▸ **Task statement**: Retype the line where "Comparing the blurred" appears and each line that follows it down to the last line of the records below. Leave the pictures out.

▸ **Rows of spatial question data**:
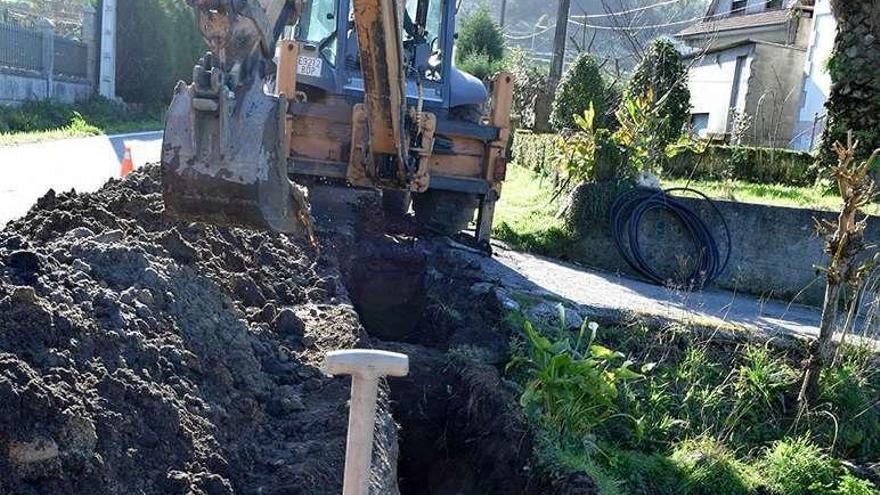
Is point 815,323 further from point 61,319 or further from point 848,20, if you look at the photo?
point 61,319

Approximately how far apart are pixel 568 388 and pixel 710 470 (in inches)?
45.3

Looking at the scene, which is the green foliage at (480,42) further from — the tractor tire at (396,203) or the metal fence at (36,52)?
the tractor tire at (396,203)

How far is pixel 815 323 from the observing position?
9.23 m

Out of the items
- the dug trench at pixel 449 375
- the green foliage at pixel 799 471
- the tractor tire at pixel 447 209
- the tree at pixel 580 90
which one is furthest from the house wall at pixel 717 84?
the green foliage at pixel 799 471

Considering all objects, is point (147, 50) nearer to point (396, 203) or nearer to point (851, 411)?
point (396, 203)

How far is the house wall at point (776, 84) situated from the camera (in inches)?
893

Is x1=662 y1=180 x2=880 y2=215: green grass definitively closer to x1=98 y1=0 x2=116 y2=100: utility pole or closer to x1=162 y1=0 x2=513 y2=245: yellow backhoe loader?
x1=162 y1=0 x2=513 y2=245: yellow backhoe loader

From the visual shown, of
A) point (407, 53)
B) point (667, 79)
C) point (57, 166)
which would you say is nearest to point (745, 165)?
point (667, 79)

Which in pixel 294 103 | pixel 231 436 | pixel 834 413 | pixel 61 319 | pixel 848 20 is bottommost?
pixel 834 413

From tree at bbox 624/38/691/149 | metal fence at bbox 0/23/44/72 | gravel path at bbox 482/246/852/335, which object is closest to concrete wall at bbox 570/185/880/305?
gravel path at bbox 482/246/852/335

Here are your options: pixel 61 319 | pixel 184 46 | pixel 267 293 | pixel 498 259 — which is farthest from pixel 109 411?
pixel 184 46

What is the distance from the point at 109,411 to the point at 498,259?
24.1 feet

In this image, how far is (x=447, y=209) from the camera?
9.54 m

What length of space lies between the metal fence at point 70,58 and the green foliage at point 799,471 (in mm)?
22020
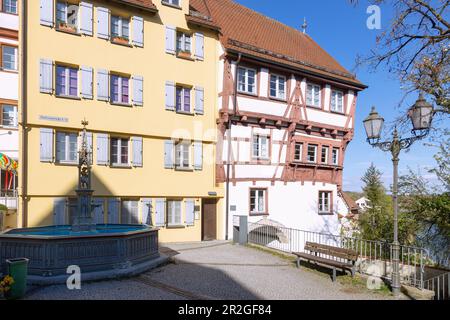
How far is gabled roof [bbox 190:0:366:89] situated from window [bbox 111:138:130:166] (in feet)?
21.5

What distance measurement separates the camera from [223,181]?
56.3 feet

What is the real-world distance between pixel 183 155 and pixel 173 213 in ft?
8.98

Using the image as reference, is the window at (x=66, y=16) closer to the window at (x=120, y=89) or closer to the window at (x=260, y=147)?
the window at (x=120, y=89)

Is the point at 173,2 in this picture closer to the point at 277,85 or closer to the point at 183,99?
the point at 183,99

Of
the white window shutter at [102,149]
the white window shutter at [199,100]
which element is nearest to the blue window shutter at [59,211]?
the white window shutter at [102,149]

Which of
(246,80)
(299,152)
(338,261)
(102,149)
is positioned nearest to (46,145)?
(102,149)

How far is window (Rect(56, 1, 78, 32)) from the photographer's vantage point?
13.9 meters

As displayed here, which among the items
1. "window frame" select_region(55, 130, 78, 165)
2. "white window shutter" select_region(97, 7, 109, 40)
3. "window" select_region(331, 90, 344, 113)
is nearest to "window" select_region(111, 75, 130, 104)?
"white window shutter" select_region(97, 7, 109, 40)

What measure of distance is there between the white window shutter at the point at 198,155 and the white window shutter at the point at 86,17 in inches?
260

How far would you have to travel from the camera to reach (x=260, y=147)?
18.4 meters

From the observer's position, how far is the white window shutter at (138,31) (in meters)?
15.4
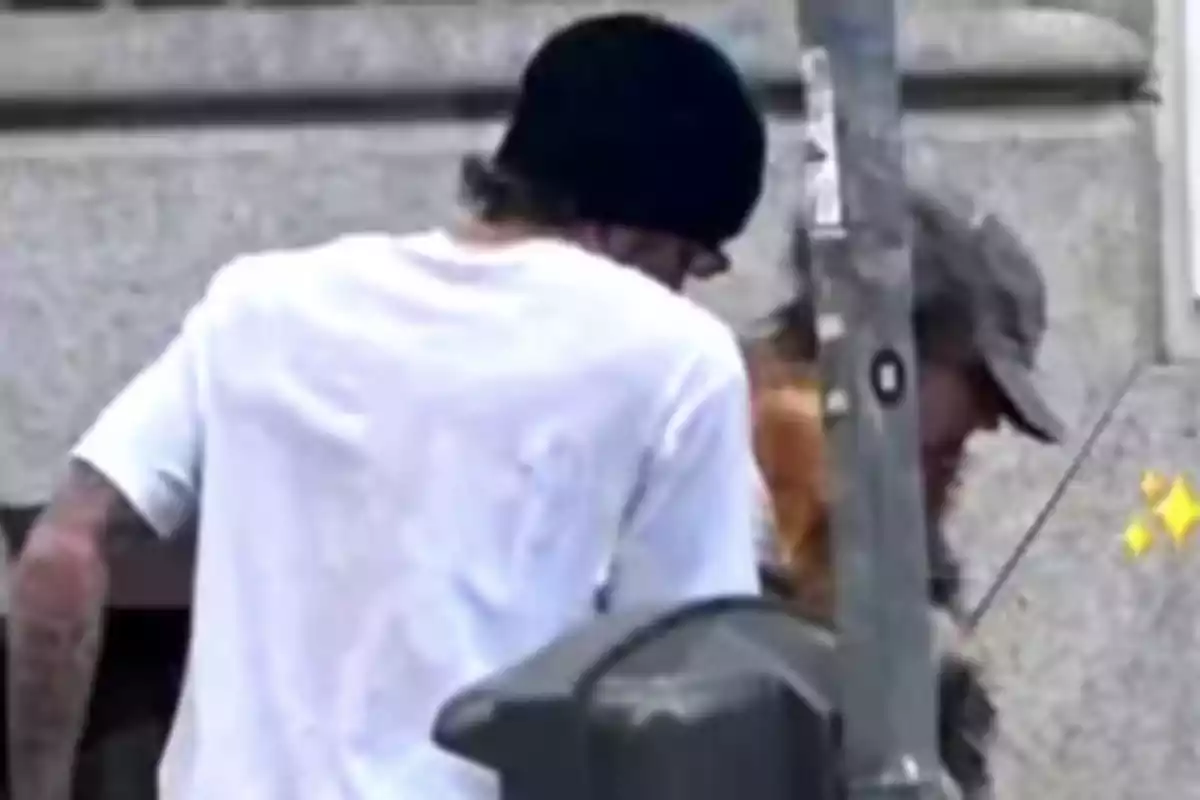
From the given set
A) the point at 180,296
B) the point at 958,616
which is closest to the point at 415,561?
the point at 958,616

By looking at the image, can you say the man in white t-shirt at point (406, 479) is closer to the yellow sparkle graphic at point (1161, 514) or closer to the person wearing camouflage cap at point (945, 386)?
the person wearing camouflage cap at point (945, 386)

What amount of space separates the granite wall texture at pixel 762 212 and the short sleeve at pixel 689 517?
271cm

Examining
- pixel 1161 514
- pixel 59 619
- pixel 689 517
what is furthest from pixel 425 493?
pixel 1161 514

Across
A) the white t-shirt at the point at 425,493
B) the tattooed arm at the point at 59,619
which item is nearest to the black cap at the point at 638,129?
the white t-shirt at the point at 425,493

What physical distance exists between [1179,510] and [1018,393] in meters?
1.88

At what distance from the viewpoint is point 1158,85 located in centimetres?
611

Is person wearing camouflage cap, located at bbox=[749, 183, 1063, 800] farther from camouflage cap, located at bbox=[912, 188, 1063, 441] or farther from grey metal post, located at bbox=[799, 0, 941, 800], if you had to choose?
grey metal post, located at bbox=[799, 0, 941, 800]

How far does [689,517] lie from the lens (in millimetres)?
3309

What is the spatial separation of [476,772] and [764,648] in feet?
2.35

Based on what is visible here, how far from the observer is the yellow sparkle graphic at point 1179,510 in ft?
19.7

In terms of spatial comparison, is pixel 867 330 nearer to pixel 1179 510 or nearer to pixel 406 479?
pixel 406 479

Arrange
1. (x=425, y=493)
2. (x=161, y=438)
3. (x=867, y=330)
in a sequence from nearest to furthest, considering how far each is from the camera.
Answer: (x=867, y=330) → (x=425, y=493) → (x=161, y=438)

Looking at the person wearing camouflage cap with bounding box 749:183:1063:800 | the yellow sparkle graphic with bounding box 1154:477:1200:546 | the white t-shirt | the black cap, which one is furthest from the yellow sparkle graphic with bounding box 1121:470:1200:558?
the white t-shirt

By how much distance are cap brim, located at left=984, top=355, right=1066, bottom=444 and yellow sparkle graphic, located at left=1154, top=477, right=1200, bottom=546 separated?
179 centimetres
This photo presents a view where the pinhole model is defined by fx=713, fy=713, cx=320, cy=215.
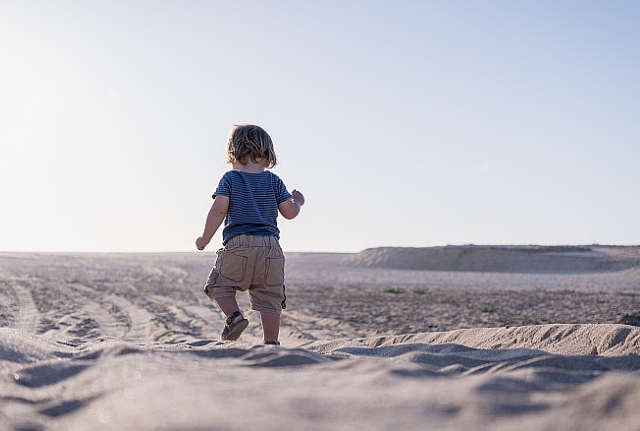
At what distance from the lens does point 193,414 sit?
1.66 metres

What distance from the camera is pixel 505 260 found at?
120ft

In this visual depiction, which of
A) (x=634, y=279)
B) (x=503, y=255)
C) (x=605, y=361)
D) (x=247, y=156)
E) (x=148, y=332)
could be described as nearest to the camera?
(x=605, y=361)

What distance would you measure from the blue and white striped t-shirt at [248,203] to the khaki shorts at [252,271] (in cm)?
7

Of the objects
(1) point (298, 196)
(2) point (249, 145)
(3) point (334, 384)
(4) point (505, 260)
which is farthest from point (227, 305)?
(4) point (505, 260)

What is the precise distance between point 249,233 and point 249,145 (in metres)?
0.58

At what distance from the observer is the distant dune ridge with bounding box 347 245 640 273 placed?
3528 centimetres

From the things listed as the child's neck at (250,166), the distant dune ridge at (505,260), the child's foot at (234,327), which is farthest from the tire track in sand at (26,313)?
the distant dune ridge at (505,260)

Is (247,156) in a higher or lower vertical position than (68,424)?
higher

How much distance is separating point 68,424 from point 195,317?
26.9ft

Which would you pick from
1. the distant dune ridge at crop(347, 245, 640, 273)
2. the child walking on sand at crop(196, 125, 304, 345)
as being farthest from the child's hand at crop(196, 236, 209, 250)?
the distant dune ridge at crop(347, 245, 640, 273)

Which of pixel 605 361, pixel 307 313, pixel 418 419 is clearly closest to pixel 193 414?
pixel 418 419

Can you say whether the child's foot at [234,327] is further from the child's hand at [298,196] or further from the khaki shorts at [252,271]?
the child's hand at [298,196]

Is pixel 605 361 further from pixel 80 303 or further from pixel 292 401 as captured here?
pixel 80 303

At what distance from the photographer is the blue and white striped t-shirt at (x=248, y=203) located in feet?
15.4
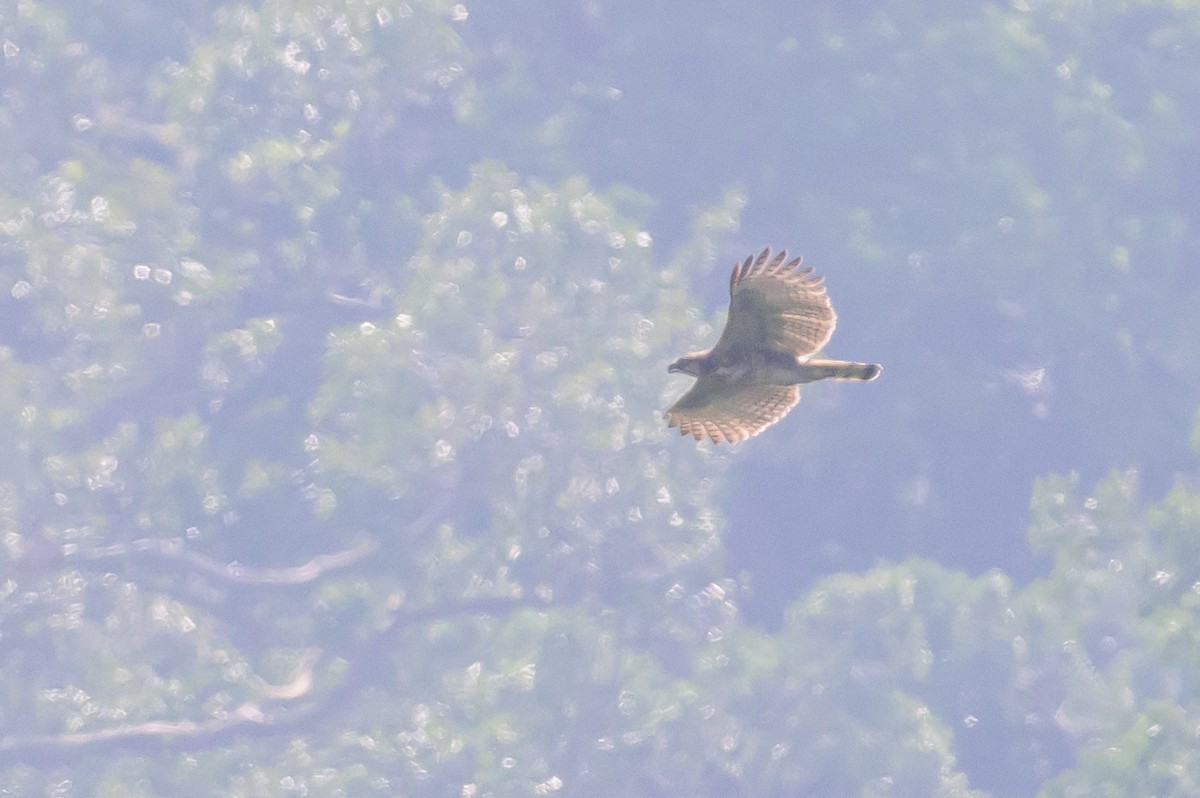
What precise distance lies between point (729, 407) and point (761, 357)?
727mm

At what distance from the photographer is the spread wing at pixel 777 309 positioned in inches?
378

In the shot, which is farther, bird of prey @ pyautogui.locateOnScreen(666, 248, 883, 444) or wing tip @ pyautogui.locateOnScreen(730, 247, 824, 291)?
bird of prey @ pyautogui.locateOnScreen(666, 248, 883, 444)

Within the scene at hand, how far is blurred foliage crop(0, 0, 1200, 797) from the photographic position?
81.0 ft

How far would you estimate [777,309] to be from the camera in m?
9.79

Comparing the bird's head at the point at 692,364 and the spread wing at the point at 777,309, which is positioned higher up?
the bird's head at the point at 692,364

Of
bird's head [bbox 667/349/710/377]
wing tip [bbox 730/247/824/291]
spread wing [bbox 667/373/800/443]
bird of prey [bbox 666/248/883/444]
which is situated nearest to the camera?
wing tip [bbox 730/247/824/291]

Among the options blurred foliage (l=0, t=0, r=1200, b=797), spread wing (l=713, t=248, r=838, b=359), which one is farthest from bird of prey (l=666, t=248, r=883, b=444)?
blurred foliage (l=0, t=0, r=1200, b=797)

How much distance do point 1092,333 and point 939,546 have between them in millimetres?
4438

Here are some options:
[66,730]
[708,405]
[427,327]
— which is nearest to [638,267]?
[427,327]

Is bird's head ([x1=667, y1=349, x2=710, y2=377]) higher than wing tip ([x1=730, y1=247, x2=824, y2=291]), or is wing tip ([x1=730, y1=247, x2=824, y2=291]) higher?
bird's head ([x1=667, y1=349, x2=710, y2=377])

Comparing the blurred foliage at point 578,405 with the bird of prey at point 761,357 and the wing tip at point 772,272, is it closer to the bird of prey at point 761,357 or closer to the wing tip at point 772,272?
the bird of prey at point 761,357

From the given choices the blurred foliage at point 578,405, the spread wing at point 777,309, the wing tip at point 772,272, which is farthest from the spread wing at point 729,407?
the blurred foliage at point 578,405

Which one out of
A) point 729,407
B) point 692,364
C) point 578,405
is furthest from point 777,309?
point 578,405

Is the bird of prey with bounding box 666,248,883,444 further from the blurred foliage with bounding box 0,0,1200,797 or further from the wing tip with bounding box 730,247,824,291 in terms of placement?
the blurred foliage with bounding box 0,0,1200,797
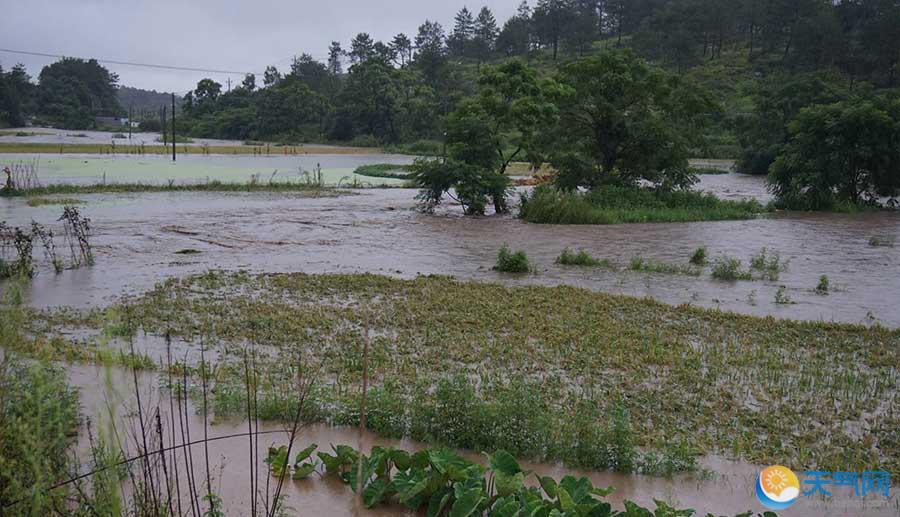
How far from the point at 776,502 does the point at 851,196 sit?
77.9 feet

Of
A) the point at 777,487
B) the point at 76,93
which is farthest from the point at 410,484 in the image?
the point at 76,93

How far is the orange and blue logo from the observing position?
437 centimetres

▸ **Answer to this task**:
Comparing the blurred foliage at point 578,405 with the bird of prey at point 761,357 and the wing tip at point 772,272, is it closer to the bird of prey at point 761,357 or closer to the wing tip at point 772,272?
the bird of prey at point 761,357

From the given choices the blurred foliage at point 578,405, the spread wing at point 777,309, the wing tip at point 772,272, which is farthest from the spread wing at point 729,407?
the blurred foliage at point 578,405

Which one out of
A) point 729,407
B) point 692,364
C) point 578,405
is furthest from point 777,309?
point 578,405

Is the bird of prey with bounding box 666,248,883,444 further from the blurred foliage with bounding box 0,0,1200,797 or further from the wing tip with bounding box 730,247,824,291 in terms of placement?
the blurred foliage with bounding box 0,0,1200,797
How far from the point at 776,502 does the point at 851,196 sit?
77.9 feet

Of
A) the point at 777,487
B) the point at 76,93
which is farthest from the point at 410,484 in the image?
the point at 76,93

How far is the orange and blue logo from the observing position?
437 centimetres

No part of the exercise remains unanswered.